Test-driven development, or TDD, involves writing tests first then developing the minimal code needed to pass the tests. TDD is an established practice for feature development that can improve code quality and test coverage. What about other, non-functional requirements such as scalability, reliability, observability, and other architectural “-ilities”? How do we ensure operability and resiliency of features when they go to production? How can we encourage teams to build in these architectural standards, just as test-driven development builds in code quality and test coverage?
Architecture standards evolve constantly. For example, compliance standards today will likely be different a year from now; ongoing changes in those standards should be reflected in gates to production deployment. The idea that architecture can support change was described by Neal Ford, Rebecca Parsons, and Pat Kua in 2017 as evolutionary architecture.
“An evolutionary architecture supports guided, incremental change as the first principle across multiple dimensions.”
What are fitness functions?
How do we enable evolution? Architectural goals and constraints may all change independently of functional expectations. Fitness functions describe how close an architecture is to achieving an architectural aim. During test-driven development we write tests to verify that features conform to desired business outcomes; with fitness function-driven development we can also write tests that measure a system’s alignment to architectural goals.

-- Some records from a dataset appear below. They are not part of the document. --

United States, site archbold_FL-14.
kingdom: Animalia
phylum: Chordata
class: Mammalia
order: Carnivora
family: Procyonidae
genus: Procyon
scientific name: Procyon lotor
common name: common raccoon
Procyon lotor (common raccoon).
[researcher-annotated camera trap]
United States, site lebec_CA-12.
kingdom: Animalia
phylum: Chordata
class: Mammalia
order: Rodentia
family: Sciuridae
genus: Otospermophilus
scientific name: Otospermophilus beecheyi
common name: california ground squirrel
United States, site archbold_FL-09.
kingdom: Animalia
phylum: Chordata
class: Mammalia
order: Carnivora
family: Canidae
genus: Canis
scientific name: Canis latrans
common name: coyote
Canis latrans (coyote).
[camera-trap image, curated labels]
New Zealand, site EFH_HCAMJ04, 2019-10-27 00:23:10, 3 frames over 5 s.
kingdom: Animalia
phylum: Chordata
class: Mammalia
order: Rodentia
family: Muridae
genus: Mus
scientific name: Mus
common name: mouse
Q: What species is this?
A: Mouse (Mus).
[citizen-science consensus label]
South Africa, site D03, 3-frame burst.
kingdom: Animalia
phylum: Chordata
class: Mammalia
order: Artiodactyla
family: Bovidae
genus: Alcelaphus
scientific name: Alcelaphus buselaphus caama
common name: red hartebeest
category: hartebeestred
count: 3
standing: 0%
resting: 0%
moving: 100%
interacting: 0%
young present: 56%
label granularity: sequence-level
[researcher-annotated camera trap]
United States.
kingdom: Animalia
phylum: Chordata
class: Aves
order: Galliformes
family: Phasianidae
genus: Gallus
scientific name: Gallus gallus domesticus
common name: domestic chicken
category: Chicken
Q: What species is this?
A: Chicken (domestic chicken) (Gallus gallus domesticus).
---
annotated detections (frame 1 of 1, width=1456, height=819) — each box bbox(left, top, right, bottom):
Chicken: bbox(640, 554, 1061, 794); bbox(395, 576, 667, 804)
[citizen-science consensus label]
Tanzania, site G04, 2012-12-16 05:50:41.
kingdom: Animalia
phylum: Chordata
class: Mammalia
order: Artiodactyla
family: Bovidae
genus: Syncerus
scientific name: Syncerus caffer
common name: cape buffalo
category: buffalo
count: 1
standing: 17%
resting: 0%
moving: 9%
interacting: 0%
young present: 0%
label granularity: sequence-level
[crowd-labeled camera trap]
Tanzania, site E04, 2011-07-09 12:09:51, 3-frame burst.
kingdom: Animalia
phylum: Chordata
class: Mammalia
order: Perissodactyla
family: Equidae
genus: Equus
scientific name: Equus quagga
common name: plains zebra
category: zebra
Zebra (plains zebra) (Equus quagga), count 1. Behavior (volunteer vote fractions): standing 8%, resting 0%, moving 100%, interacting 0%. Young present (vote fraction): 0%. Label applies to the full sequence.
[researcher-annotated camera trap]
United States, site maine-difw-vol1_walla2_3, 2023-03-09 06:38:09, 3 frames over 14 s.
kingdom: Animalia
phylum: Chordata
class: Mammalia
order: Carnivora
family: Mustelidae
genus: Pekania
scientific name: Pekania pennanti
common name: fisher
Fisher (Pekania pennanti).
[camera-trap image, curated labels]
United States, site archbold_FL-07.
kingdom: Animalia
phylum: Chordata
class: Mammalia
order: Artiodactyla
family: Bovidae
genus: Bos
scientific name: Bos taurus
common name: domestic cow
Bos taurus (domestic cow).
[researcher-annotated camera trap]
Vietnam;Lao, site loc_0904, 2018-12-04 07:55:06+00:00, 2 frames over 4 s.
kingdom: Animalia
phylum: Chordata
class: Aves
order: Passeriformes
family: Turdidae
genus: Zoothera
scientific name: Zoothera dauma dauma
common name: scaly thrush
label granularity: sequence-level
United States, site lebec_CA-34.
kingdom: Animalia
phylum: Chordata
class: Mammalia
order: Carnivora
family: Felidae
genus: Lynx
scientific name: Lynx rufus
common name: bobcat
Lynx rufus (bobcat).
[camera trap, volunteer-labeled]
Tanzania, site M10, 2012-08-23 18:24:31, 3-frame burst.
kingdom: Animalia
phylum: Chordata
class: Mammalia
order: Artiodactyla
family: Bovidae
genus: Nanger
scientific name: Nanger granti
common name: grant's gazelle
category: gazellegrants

Regardless of the application architecture (monolith, microservices, or other), fitness function-driven development can introduce continuous feedback for architectural conformance and inform the development process as it happens, rather than after the fact. For example, logging is sometimes added as an afterthought and may not contain consistent or useful debugging information. Leveraging a fitness function to ensure that new code has structured, sensible logging during the development process ensures the operability and debuggability required for a production application.
Where to start
Think of architecture as a product having user journeys, and start by gathering input from stakeholders in business, compliance, operations, security, infrastructure, and application development to understand the architectural attributes they consider most important to the success of the business. These attributes often align with the architectural “-ilities.” After team members jot down their top five or six attributes, group the results into common themes such as resilience, operability, or stability.
Examining these themes often uncovers potential conflicts or architectural tradeoffs. For example, goals for agility and flexibility may conflict with goals for stability and resiliency. Stability and agility are often diametrically opposed because of the way they are pursued. We attempt to achieve stability by establishing control over change and creating gatekeepers, while innovation and agility are enabled by reducing barriers to change in order to minimize the chance of failure. Shifting the mindset to value ‘mean time to recovery’ (MTTR) over ‘mean time between failure’ (MTBF) and embracing constant change is a challenge. Evaluating stakeholder motivation and holistically prioritizing the qualities that are important to the organization is the first step in defining architectural fitness functions. This initial exercise is similar to a cross-functional requirements session with the outcome of producing the desired fitness functions.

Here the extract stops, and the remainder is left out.